Designer Brands Inc., the Columbus, Ohio-based owner of the DSW Designer Shoe Warehouse, The Shoe Company and Shoe Warehouse retail chains, announced on Tuesday that net sales decreased 3.2% in the third quarter ended November 1. 

Designer Brands Q3 sales dip 3.2%. – DSW

The company achieved net sales of $752.4 million. Comparable sales fell by 2.4%, with the U.S. retail segment down 1.5%, Canada retail down 6.6%, and the brand portfolio segment’s direct-to-consumer channel plunging 21.5%.

Reported net income attributable to the company reached $18.2 million, or $0.35 per diluted share. Adjusted net income was $19.6 million, or $0.38 per diluted share.

“Our third quarter performance represents another meaningful step forward in our transformation, as we demonstrated continued sequential improvement across multiple financial and operating metrics,” said Doug Howe, chief executive officer. 

“Stronger consumer demand and improved in-store execution drove improved comparable sales in the third quarter compared to the second quarter.
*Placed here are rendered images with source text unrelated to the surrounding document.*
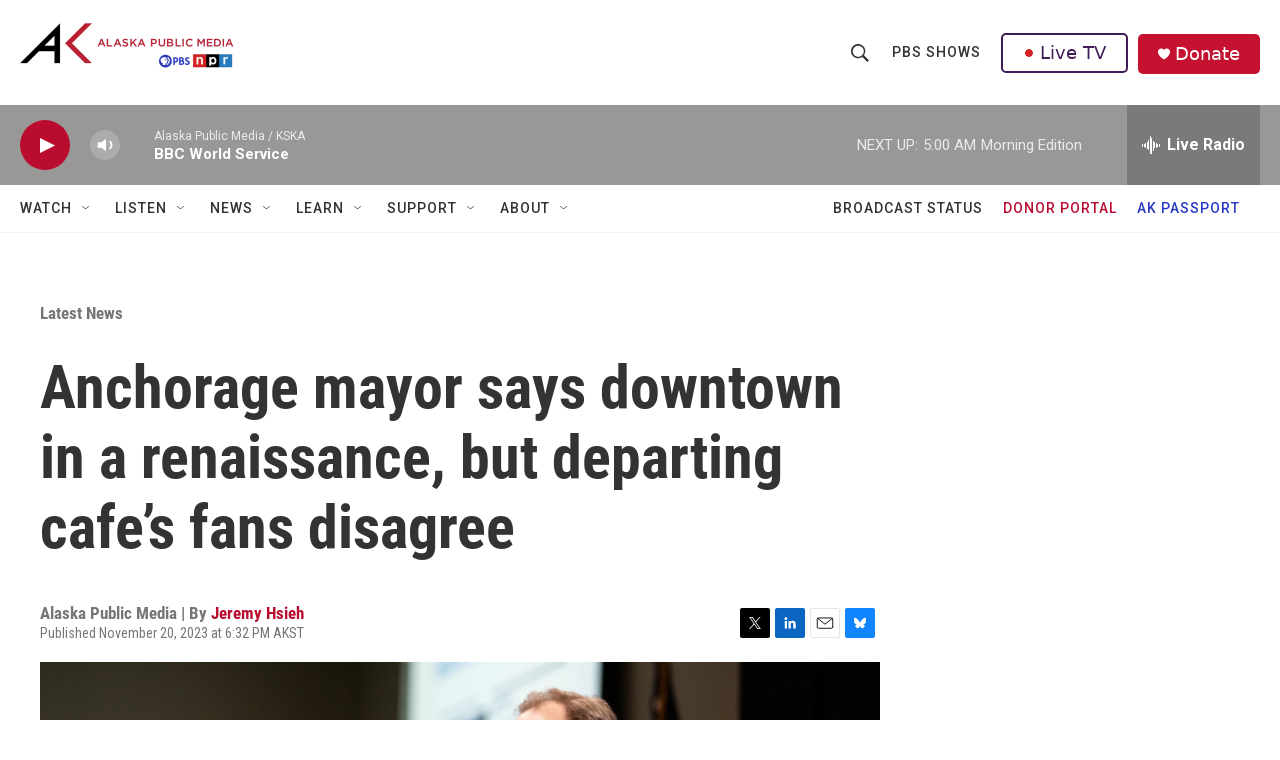

--- FILE ---
content_type: text/html; charset=utf-8
request_url: https://www.google.com/recaptcha/api2/aframe
body_size: 182
content:
<!DOCTYPE HTML><html><head><meta http-equiv="content-type" content="text/html; charset=UTF-8"></head><body><script nonce="t6zwmM6CeyNgaDBDIXTu0g">/** Anti-fraud and anti-abuse applications only. See google.com/recaptcha */ try{var clients={'sodar':'https://pagead2.googlesyndication.com/pagead/sodar?'};window.addEventListener("message",function(a){try{if(a.source===window.parent){var b=JSON.parse(a.data);var c=clients[b['id']];if(c){var d=document.createElement('img');d.src=c+b['params']+'&rc='+(localStorage.getItem("rc::a")?sessionStorage.getItem("rc::b"):"");window.document.body.appendChild(d);sessionStorage.setItem("rc::e",parseInt(sessionStorage.getItem("rc::e")||0)+1);localStorage.setItem("rc::h",'1769085400956');}}}catch(b){}});window.parent.postMessage("_grecaptcha_ready", "*");}catch(b){}</script></body></html>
Our team also delivered a meaningful increase in gross profit and diligently managed expenses, which helped drive an increase in operating income over last year.”

Looking ahead, the company expects net sales to decline between 3% and 5% in fiscal 2025. Adjusted operating profit is projected in the range of $50 million to $55 million. 

Howe added, “I’m encouraged that this positive momentum has extended into the early part of the fourth quarter, reinforcing the progress of our strategic initiatives and positioning us well as we close out the year. While macroeconomic pressures persist, we are confident in our ability to navigate the near-term environment and continue making progress on our long-term strategies.”